[Passage to read]

[Start of Attachment]

How could this happen? It has been reported that a man who fell to his death in Taiwan last week had his family donate his organs to needing recipients. However, the family was not aware he was HIV positive and now five patients are infected with the deadly virus.

Taiwan’s health authorities said Sunday they are currently investigating a case of “critical medical negligence.”

Medical technicians performing standard blood tests found that Chiu was HIV positive before his liver, lungs and kidneys were transplanted, but the message was wrongly relayed and doctors were given the green light for the operations.

Doctors at the two hospitals have prescribed preventive medicines for the five recipients. Besides taking anti-rejection drugs, the patients have also been offered emergency anti-AIDS medications, which lead physician, Dr. Hung said would not harm their newly transplanted organs.

Citing medical studies, Hung said the transplant recipients would be able to largely inhibit HIV reproduction after taking anti-AIDS drugs for two weeks.

Hung explains:

“They have to continue taking the medications for at least two months, and it will take an estimated six months to determine whether any of them have contracted HIV. They were all shocked and stunned. This was a very rare and extremely regrettable case.”

It marked the first time in Taiwan that organs from a known HIV-carrier were transplanted into patients and local media said the responsible staff, if found guilty, may face a jail term of up to 10 years and the National Taiwan University Hospital may be barred from doing similar operations for a year.

The donating gentleman’s mother stated:

“I did not know that my son had contracted HIV. Otherwise, I would absolutely not have proposed that his organs be donated.”

According to data, the HIV infection rate normally exceeds 90% for those who get HIV contaminated blood transfusions, and the probability is also very high for those who receive transplants of organs from HIV carriers because the blood in such organs tends to carry the virus.

[End of Attachment]

[Input data]
[Start of Attachment]

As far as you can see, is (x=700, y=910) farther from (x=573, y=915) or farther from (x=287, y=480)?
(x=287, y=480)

[End of Attachment]

[Assignment 1] In the report on the Taiwan organ transplants, how long will it take to determine whether any of the recipients contracted HIV?
[Assignment 2] Carry on writing the report on the Taiwan organ transplants, picking up after its final sentence.

[Exercise answer 1] An estimated six months.

[Exercise answer 2]
In another angle to the story, currently in the United States at least, HIV patients are not allowed to donate to other infected persons as well. If the U.S. Congress reversed its ban on allowing people with HIV to be organ donors after their death, roughly 500 HIV-positive patients with kidney or liver failure each year could get transplants within months, rather than the years they currently wait on the list, new Johns Hopkins research suggests.

Dorry L. Segev, M.D., Ph.D., an associate professor of surgery at the Johns Hopkins University School of Medicine and the study’s senior author explains:

“If this legal ban were lifted, we could potentially provide organ transplants to every single HIV-infected transplant candidate on the waiting list. Instead of discarding the otherwise healthy organs of HIV-infected people when they die, those organs could be available for HIV-positive candidates.”

Not only would HIV-positive transplant candidates get organs sooner if such transplants were legalized, Segev says, but by transplanting those patients and moving them off the waiting list, the time to transplant would be shorter for non-HIV-infected patients.

The ban on organ donation by HIV-positive patients is a relic of the 1980s, when it was still unclear what caused AIDS, at the time a devastating new epidemic sweeping the United States. Congress put the ban into the National Organ Transplant Act of 1984 and it has never been updated, despite the fact that HIV is no longer an immediate death sentence but a chronic disease managed with medication.

Although the Taiwan tragedy is very serious, it has opened the door to further discussion about the right to life and HIV infected to infected donations.